* [Problem requirements]
Can you reproduce the listing from the line containing "650x589 Cute Cartoon" through the line containing "Odin Montessori 100x200cm", word for word and leaving out the pictures?

* [Material supplied]
++++++++++

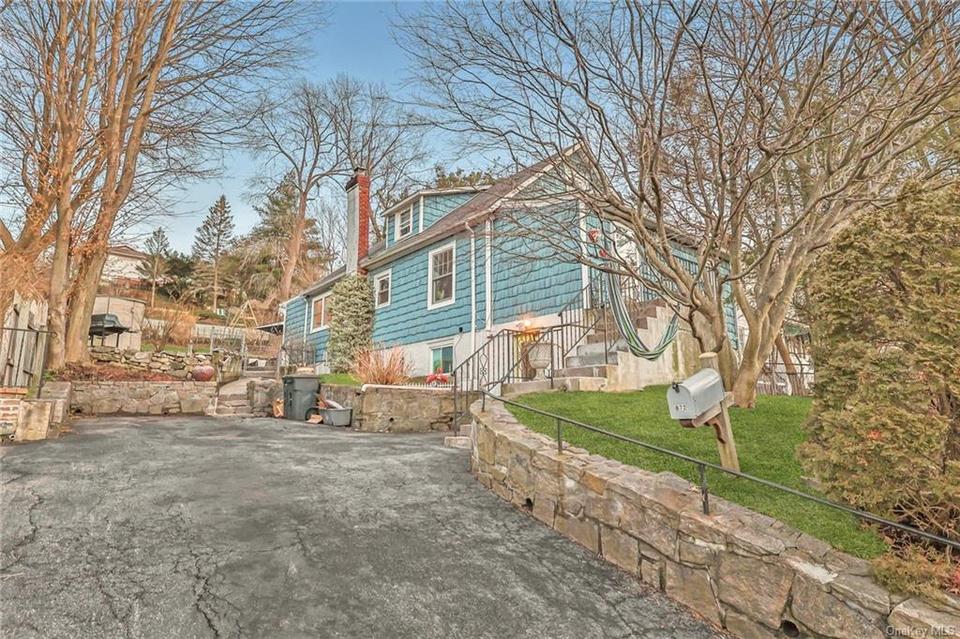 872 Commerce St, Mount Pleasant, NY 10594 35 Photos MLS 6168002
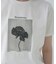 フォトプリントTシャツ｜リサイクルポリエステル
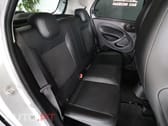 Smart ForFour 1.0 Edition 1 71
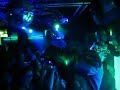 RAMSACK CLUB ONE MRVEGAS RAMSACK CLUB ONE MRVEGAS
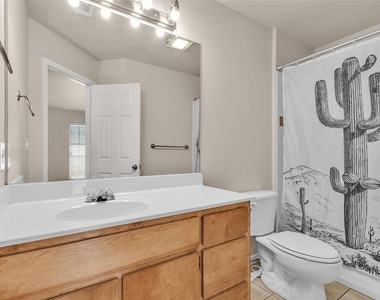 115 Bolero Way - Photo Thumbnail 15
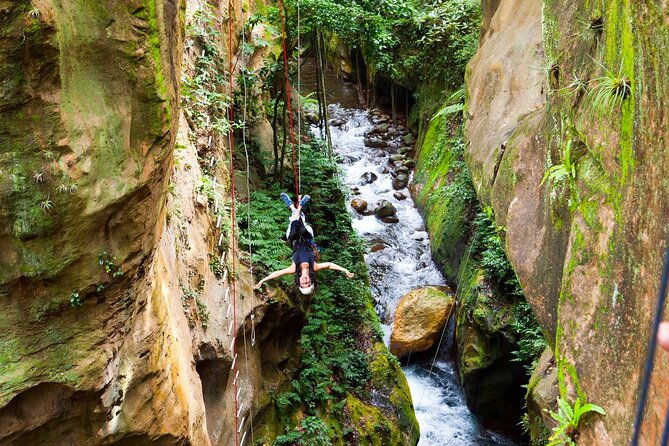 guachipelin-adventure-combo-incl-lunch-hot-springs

++++++++++

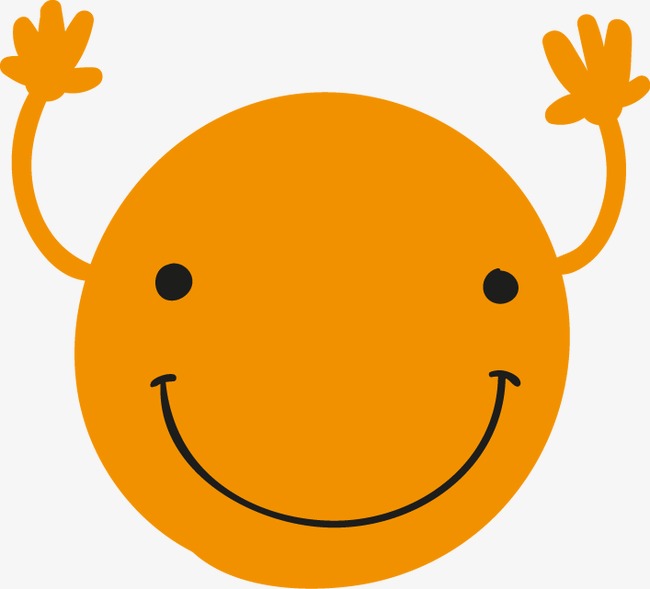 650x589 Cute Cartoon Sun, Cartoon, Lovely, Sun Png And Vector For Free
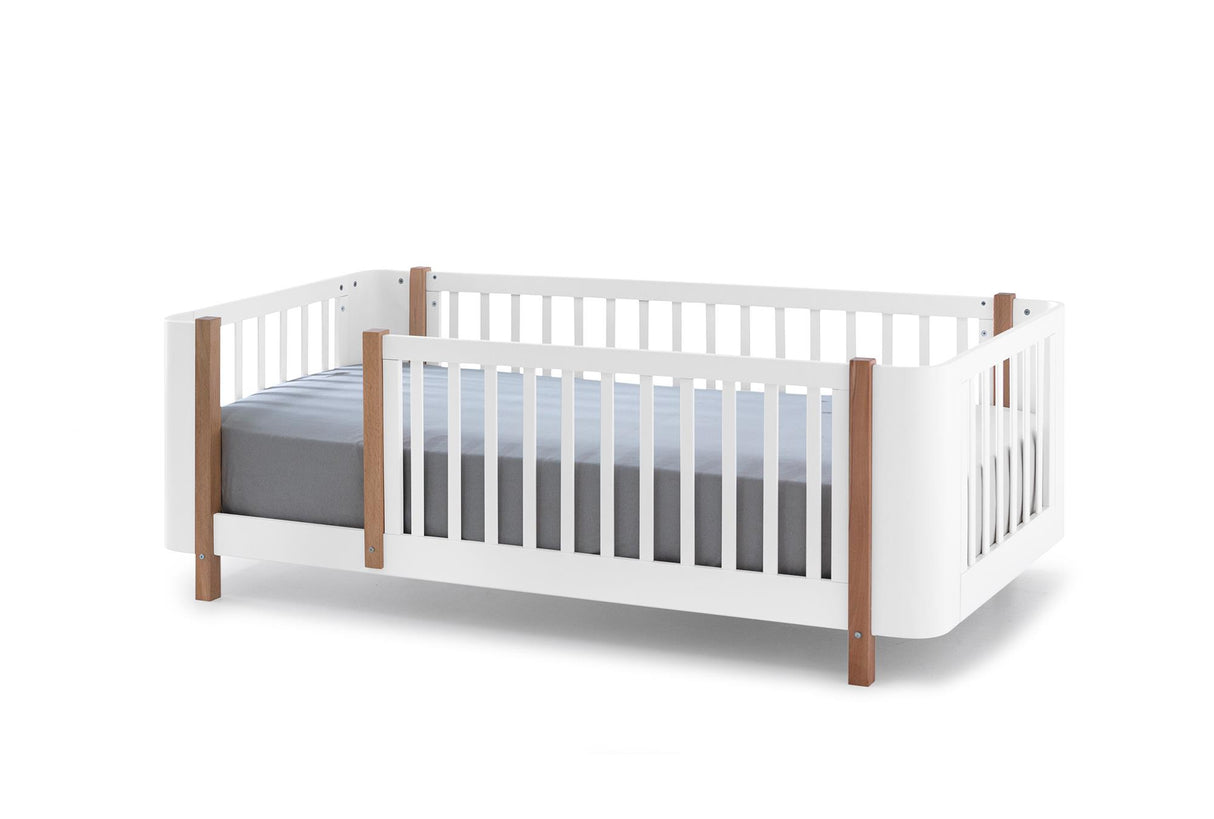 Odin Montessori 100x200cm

++++++++++

* [Solution]
 650x589 Cute Cartoon Sun, Cartoon, Lovely, Sun Png And Vector For Free
 Odin Montessori 100x200cm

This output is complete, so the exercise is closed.